Journal Article Very Long-Term Outcome of Non-Surgically Treated Patients with Temporal Lobe Epilepsy with Hippocampal Sclerosis : A Retrospective Study

Kurita, Tsugiko  ,  Sakurai, Kotaro  ,  Takeda, Youji  ,  Horinouchi, Toru  ,  Kusumi, Ichiro

11 ( 7 )  , p.e0159464 , 2016-07-14 , Public Library of Science
Objective: Surgical intervention can result in complete seizure remission rates of up to 80% in patients with temporal lobe epilepsy with hippocampal sclerosis (TLE-HS). However, certain patients cannot be treated surgically for various reasons. We analyzed the very long-term clinical outcomes of patients with TLE-HS who could not be treated surgically. Methods: Subjects were selected from among patients with TLE-HS who were actively followed up for > 10 years and treated with medication without surgical treatment. Patient medical records were used to retrospectively study seizure frequency, various clinical factors, and social adjustment. Patients who were seizure-free or had only aura were classified into Group 1; the others were classified into Group 2. Clinical factors including both patient and disease-specific factors were compared between the two groups. Current social adjustment, including the education, work, and economic status of each patient, was also investigated. Results: Forty-one (41) subjects met the criteria for analysis, of which 12 (29%) were classified into Group 1. The average age of patients in Group 1 was higher than that of Group 2 (p = 0.0468). Group 2 included a significantly higher rate of patients who had more than one seizure per week at the onset (p = 0.0328), as well as a greater mean number of anti-epileptic drugs taken (p = 0.0024).

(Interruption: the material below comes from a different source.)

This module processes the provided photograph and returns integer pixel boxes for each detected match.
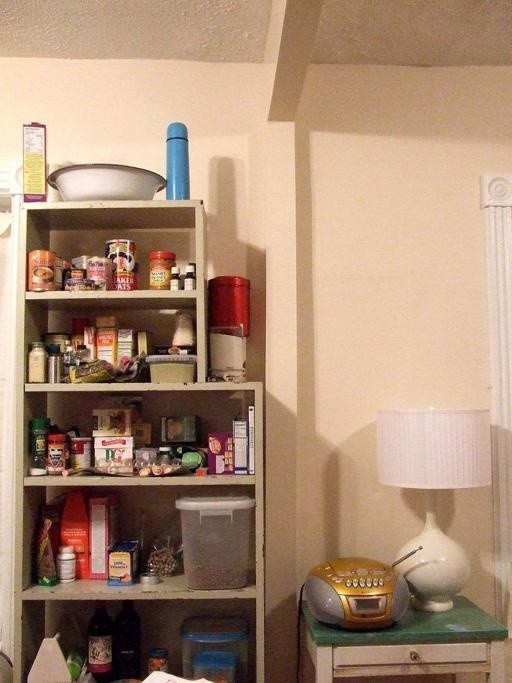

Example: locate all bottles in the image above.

Regarding social adjustment, Group 2 contained significantly fewer current jobholders than Group 1 (p = 0.0288). Conclusions: After very long-term follow-up periods, 29% of patients with TLE-HS had a good outcome through treatment with anticonvulsant medications. Older patients tended to have fewer seizures, and seizure frequency at the onset was the only factor that predicted outcome.